WHAT YOU NEED TO DO:
1) According to the forum thread below, what caused both Met Opera performances to be canceled that day?
2) Transcribe the part of the forum thread below from "I am relatively" to "a crime scene.", word for word.

SOURCE PASSAGE:
# L'Italiana in Algeri L’Opéra National de Paris 1998 DVD?



## crumpybumpy (May 22, 2016)

I am relatively new to opera and love it...I want to watch opera productions that are as close to what the composer and librettist wanted..but then.....I was supposed to see "L'Italiana in Algeri" at the Met Opera on October 29----we show up around 7:30 PM to see a Show Cancelled sign taped on the front door with police all over the place. We find out that someone during the Saturday Matinee of Guillaume Tell scattered ashes of their mentor in the orchestra pit and it was considered a threat so both performances were cancelled that day and the Met Opera was taped off as a crime scene.

So I became obsessed with this opera. I watched the 1986 Met Opera production DVD starring Marilyn Horne and loved it, and then my local libarary had a copy of the 1998 L’Opéra National de Paris starring Jennifer Larmore, Bruce Ford, Simone Alaimo, Alessandro Corbelli. It was....startling. The complete opposite of what I look for in an opera....but the music and singing were beautiful. I kept rewatching it...more times than the Met Opera version which I'm almost embarrassed to admit and I'm not sure why I keep rewatching it hahah. WHY would they make a production like this?!?!?!?!?!?!?!? If any of you have seen this DVD I would love to read your impressions of it.


----------



## Pugg (Aug 8, 2014)

I know she recorded it on CD, never heard of a DVD, sorry.


----------



## Pugg (Aug 8, 2014)

​
Found it, very expensive though.


----------



## crumpybumpy (May 22, 2016)

That's definitely it


----------

RECORD EXCERPTS:
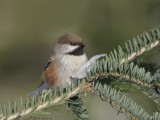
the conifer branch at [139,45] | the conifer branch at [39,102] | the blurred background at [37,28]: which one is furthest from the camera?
the blurred background at [37,28]

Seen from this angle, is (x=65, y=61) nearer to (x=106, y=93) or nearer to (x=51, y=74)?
(x=51, y=74)

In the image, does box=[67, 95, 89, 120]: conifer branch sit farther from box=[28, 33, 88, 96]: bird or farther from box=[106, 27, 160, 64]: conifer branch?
box=[28, 33, 88, 96]: bird

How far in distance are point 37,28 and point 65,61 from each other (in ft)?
17.1

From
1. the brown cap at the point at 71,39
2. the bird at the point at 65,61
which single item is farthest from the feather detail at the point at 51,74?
the brown cap at the point at 71,39

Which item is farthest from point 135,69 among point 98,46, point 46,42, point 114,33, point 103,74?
point 46,42

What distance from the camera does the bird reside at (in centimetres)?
428

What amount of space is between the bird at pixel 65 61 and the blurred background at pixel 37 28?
8.40 feet

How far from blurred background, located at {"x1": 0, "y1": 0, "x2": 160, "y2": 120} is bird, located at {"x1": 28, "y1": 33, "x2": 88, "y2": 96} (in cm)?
256

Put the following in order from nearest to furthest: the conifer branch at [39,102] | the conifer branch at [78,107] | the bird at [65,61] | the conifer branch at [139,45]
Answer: the conifer branch at [39,102] → the conifer branch at [78,107] → the conifer branch at [139,45] → the bird at [65,61]

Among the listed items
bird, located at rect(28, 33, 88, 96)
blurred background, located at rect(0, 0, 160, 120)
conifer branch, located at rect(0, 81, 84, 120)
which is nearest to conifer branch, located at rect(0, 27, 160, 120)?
conifer branch, located at rect(0, 81, 84, 120)

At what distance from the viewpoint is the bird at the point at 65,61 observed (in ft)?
14.1

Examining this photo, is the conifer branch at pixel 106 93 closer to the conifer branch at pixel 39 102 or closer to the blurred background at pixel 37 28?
the conifer branch at pixel 39 102

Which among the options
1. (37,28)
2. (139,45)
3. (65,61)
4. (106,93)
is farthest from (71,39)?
(37,28)

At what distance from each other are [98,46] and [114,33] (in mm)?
579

TASK-BY-TASK OUTPUTS:
1) During the Saturday matinee of Guillaume Tell, someone scattered the ashes of their mentor in the orchestra pit, and this was considered a threat.

2)
I am relatively new to opera and love it...I want to watch opera productions that are as close to what the composer and librettist wanted..but then.....I was supposed to see "L'Italiana in Algeri" at the Met Opera on October 29----we show up around 7:30 PM to see a Show Cancelled sign taped on the front door with police all over the place. We find out that someone during the Saturday Matinee of Guillaume Tell scattered ashes of their mentor in the orchestra pit and it was considered a threat so both performances were cancelled that day and the Met Opera was taped off as a crime scene.